Document excerpt:
The Mountain goes into high gear in the second half with a trio of amazing, epic-length tracks (and one transitional piece).  First up is "Falling Back to Earth," a 12-minute opus that shifts between 4/4 and 5/4 time and includes an absolutely killer chorus and an intensely soulful 6/8 bridge section.  This song signals a tonal shift, when the album changes from hopeful and optimistic to jaded and sorrowful.  After the brief, somewhat forgettable "As Death Embraces," the album closes with a pair of knockout songs.  "Pareidola" is largely in 5/4 and features an Eastern-tinged melody (maybe the best chorus hook on the album), some dazzling instrumental breaks, and a towering, climactic outro.  Finally we arrive at "Somebody," the mournful closer wherein the narrator confronts the person who has wronged him.  This sullen tune alternates between a 4/4 verse and a 7/8 chorus, giving lead singer Ross Jennings plenty of room to belt out those grief-stricken high notes, before climaxing in a Hans Zimmer-esque orchestral wall of sound that would be right at home in a Christopher Nolan film.

I've spent weeks digesting Haken's ambitious discography, and while every album has standout tunes, The Mountain has to be considered their masterpiece; from start to finish the songs are engaging, hooky as all hell, and technically virtuosic.  Haken is one of the most exciting bands I've run across in a while, managing to write music that instantly grabs you but also rewards multiple listens.  No small feat, to say the least.

I give the album ****1/2 out of *****.

Data provided:
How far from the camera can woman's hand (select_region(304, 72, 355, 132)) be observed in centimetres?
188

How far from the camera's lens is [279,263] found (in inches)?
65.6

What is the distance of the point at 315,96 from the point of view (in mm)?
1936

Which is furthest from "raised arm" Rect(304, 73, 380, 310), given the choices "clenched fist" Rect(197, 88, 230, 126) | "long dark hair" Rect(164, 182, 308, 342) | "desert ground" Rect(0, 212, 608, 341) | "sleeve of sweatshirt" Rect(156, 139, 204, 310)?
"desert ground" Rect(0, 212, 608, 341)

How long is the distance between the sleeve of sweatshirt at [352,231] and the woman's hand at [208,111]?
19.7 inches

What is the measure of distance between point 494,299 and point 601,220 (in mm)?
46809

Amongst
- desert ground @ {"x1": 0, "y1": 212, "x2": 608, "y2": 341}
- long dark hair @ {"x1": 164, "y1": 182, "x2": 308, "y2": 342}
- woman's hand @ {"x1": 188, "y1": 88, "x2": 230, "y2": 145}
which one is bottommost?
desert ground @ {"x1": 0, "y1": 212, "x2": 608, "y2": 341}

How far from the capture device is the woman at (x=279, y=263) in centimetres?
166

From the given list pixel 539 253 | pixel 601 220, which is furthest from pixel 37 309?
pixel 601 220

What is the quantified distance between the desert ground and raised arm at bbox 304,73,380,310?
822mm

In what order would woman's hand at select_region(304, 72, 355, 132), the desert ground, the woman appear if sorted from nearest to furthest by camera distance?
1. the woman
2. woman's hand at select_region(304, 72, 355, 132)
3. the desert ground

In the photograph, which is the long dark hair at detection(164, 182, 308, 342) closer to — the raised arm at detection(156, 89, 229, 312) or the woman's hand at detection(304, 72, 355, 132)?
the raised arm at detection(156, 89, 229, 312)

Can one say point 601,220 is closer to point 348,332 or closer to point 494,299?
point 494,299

Written request A:
Name every song title that the album review mentions.
Written request B:
Write out the lines of the records from the line that contains "Can one say" through the end of the records, inclusive.

Complete answer A:
- "Falling Back to Earth"
- "As Death Embraces"
- "Pareidola"
- "Somebody"

Complete answer B:
Can one say point 601,220 is closer to point 348,332 or closer to point 494,299?
point 494,299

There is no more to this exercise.